*Saved entries*
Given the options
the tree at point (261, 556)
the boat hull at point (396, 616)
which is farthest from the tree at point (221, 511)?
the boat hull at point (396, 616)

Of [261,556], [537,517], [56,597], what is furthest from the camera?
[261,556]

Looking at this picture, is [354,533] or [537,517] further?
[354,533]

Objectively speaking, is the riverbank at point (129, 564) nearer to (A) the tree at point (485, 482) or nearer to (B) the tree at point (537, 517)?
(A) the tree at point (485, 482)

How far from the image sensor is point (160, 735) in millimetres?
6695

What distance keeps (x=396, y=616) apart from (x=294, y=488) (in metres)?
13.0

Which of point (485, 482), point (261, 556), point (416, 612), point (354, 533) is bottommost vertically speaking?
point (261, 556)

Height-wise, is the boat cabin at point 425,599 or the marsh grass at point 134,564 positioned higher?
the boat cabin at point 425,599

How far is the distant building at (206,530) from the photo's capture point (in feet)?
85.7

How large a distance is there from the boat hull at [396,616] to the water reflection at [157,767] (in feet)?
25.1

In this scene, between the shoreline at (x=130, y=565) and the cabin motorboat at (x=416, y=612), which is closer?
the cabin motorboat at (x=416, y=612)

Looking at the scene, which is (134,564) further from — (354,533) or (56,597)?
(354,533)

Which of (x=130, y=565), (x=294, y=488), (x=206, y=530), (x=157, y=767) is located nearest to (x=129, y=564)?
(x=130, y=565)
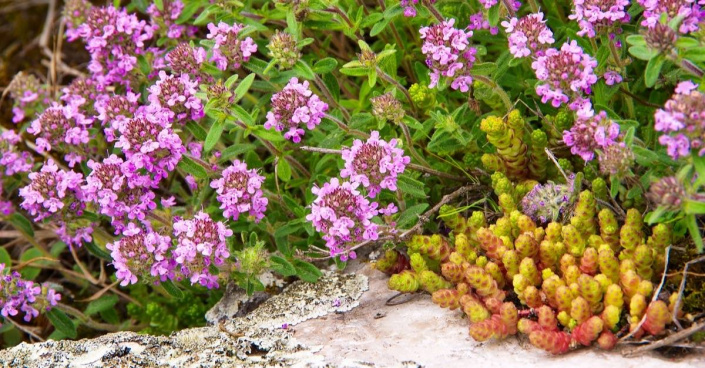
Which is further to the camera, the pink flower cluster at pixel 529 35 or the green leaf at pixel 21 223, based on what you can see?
the green leaf at pixel 21 223

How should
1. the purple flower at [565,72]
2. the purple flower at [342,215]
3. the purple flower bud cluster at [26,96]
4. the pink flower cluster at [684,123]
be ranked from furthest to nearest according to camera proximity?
the purple flower bud cluster at [26,96]
the purple flower at [342,215]
the purple flower at [565,72]
the pink flower cluster at [684,123]

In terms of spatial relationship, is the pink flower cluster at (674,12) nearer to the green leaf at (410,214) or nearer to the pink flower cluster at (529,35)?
the pink flower cluster at (529,35)

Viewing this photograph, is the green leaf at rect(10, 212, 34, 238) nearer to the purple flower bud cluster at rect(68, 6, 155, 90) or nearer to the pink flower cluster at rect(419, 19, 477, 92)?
the purple flower bud cluster at rect(68, 6, 155, 90)

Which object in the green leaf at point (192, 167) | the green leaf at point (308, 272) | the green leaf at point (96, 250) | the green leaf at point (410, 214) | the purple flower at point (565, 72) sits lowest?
the green leaf at point (96, 250)

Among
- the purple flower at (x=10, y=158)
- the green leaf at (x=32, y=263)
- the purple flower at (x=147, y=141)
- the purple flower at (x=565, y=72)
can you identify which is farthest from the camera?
the green leaf at (x=32, y=263)

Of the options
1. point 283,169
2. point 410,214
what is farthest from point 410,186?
point 283,169

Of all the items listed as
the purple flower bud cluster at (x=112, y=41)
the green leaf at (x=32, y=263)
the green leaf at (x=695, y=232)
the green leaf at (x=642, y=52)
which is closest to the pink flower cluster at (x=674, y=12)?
the green leaf at (x=642, y=52)

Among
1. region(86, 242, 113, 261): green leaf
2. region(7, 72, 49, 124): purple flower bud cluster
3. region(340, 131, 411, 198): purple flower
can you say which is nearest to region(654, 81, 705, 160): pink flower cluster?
region(340, 131, 411, 198): purple flower
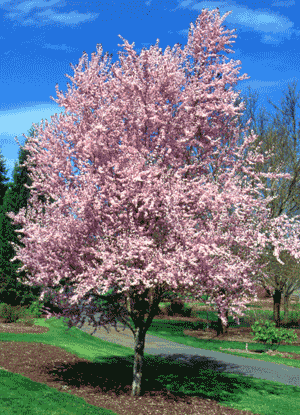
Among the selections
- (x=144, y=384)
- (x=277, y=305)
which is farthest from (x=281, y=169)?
(x=144, y=384)

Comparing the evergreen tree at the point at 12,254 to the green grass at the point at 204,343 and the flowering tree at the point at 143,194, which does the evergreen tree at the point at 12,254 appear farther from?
the flowering tree at the point at 143,194

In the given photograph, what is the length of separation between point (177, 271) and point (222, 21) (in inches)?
250

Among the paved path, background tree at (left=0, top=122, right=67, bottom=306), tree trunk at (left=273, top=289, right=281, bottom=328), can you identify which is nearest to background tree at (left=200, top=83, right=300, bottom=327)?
tree trunk at (left=273, top=289, right=281, bottom=328)

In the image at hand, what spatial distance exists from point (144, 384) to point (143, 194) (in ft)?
20.8

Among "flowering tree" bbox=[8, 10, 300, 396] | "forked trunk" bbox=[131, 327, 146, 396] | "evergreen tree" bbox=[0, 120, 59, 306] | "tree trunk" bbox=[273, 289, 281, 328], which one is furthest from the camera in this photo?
"tree trunk" bbox=[273, 289, 281, 328]

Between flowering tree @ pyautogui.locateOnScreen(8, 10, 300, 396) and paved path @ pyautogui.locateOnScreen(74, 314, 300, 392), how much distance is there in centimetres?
493

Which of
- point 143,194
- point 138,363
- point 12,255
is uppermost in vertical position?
point 143,194

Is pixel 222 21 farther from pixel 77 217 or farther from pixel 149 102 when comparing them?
pixel 77 217

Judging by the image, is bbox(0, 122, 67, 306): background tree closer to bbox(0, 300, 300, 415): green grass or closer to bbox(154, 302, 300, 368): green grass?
bbox(0, 300, 300, 415): green grass

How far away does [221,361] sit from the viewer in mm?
16922

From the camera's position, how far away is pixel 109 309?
10500 mm

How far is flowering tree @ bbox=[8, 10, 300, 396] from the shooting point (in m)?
8.27

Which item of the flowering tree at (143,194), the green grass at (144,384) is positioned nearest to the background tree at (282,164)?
the green grass at (144,384)

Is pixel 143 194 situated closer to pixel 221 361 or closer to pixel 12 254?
pixel 221 361
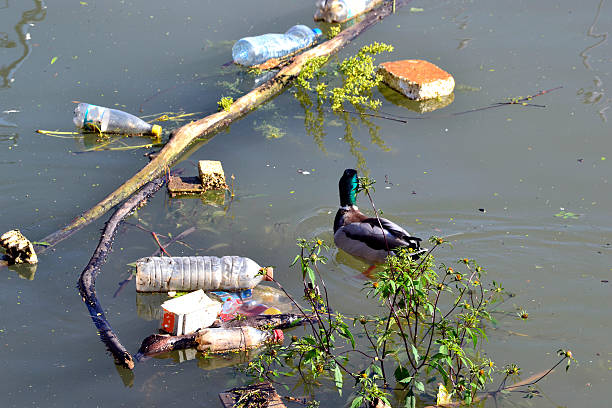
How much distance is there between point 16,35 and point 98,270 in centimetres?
621

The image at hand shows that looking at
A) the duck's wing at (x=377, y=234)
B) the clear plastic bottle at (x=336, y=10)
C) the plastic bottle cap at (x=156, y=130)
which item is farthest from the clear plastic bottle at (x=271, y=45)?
the duck's wing at (x=377, y=234)

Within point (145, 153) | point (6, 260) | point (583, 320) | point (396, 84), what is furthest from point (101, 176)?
point (583, 320)

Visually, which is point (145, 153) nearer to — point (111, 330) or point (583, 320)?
point (111, 330)

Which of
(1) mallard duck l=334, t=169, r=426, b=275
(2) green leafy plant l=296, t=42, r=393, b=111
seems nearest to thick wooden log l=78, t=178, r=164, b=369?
(1) mallard duck l=334, t=169, r=426, b=275

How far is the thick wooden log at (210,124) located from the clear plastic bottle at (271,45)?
0.52 meters

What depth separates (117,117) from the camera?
8.36 meters

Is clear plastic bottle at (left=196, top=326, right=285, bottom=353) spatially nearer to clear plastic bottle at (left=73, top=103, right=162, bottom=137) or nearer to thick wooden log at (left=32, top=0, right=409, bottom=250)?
thick wooden log at (left=32, top=0, right=409, bottom=250)

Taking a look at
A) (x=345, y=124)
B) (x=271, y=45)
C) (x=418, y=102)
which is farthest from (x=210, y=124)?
(x=418, y=102)

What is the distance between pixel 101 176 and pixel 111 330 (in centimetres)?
266

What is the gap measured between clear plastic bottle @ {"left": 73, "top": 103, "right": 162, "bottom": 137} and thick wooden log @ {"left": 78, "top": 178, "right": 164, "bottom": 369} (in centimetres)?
115

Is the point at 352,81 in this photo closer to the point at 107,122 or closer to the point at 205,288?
the point at 107,122

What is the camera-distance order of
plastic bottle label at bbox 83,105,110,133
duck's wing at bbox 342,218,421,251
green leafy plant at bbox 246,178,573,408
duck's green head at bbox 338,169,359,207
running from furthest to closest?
plastic bottle label at bbox 83,105,110,133 < duck's green head at bbox 338,169,359,207 < duck's wing at bbox 342,218,421,251 < green leafy plant at bbox 246,178,573,408

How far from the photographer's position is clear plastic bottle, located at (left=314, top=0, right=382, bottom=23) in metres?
11.1

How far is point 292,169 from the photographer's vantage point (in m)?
7.77
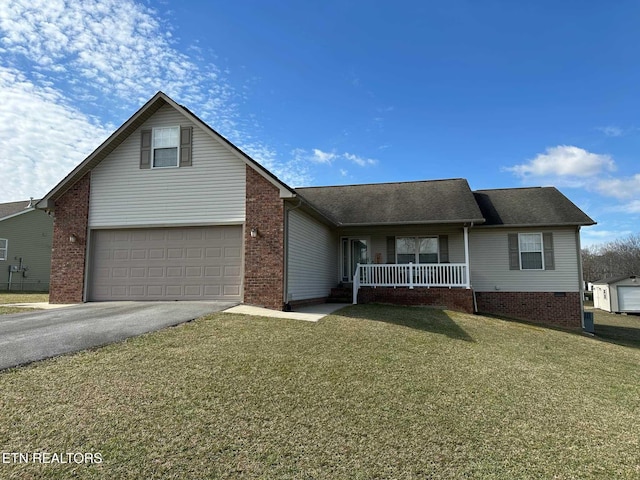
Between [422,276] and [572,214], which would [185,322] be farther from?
[572,214]

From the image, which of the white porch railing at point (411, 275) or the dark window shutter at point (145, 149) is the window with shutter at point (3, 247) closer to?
the dark window shutter at point (145, 149)

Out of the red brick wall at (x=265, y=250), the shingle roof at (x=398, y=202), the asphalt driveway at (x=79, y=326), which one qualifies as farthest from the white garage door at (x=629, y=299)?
the asphalt driveway at (x=79, y=326)

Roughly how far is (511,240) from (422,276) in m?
4.36

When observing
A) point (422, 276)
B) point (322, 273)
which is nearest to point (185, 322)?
point (322, 273)

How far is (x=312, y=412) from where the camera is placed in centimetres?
451

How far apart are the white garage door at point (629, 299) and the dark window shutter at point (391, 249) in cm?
2181

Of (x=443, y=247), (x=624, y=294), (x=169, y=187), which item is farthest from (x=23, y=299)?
(x=624, y=294)

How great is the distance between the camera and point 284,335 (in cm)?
774

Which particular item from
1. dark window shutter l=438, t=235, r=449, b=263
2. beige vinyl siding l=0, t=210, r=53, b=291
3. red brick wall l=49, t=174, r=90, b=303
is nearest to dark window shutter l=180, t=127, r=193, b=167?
red brick wall l=49, t=174, r=90, b=303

*Exercise brief*
Copy out word for word the part of the material above that opens with the line containing "Is pixel 143" and closes with the line containing "8.36 meters", both lines included. Leave the pictures out.

*Task response*
Is pixel 143 194 situated closer to pixel 221 361 or closer to pixel 12 254?
pixel 221 361
How much distance is there between point 16,35 and point 98,270 in centimetres?
621

The image at hand shows that looking at
A) the duck's wing at (x=377, y=234)
B) the clear plastic bottle at (x=336, y=10)
C) the plastic bottle cap at (x=156, y=130)
which item is farthest from the clear plastic bottle at (x=271, y=45)?
the duck's wing at (x=377, y=234)

Within point (145, 153) | point (6, 260) | point (583, 320) | point (396, 84), what is furthest from point (101, 176)?
point (583, 320)

Visually, which is point (145, 153) nearer to — point (111, 330) or point (583, 320)?
point (111, 330)

Which of
(1) mallard duck l=334, t=169, r=426, b=275
(2) green leafy plant l=296, t=42, r=393, b=111
seems nearest to thick wooden log l=78, t=178, r=164, b=369?
(1) mallard duck l=334, t=169, r=426, b=275

How far is the thick wooden log at (210,124) located from the clear plastic bottle at (271,45)?
0.52 meters

What depth separates (117,117) from the camera?
8.36 meters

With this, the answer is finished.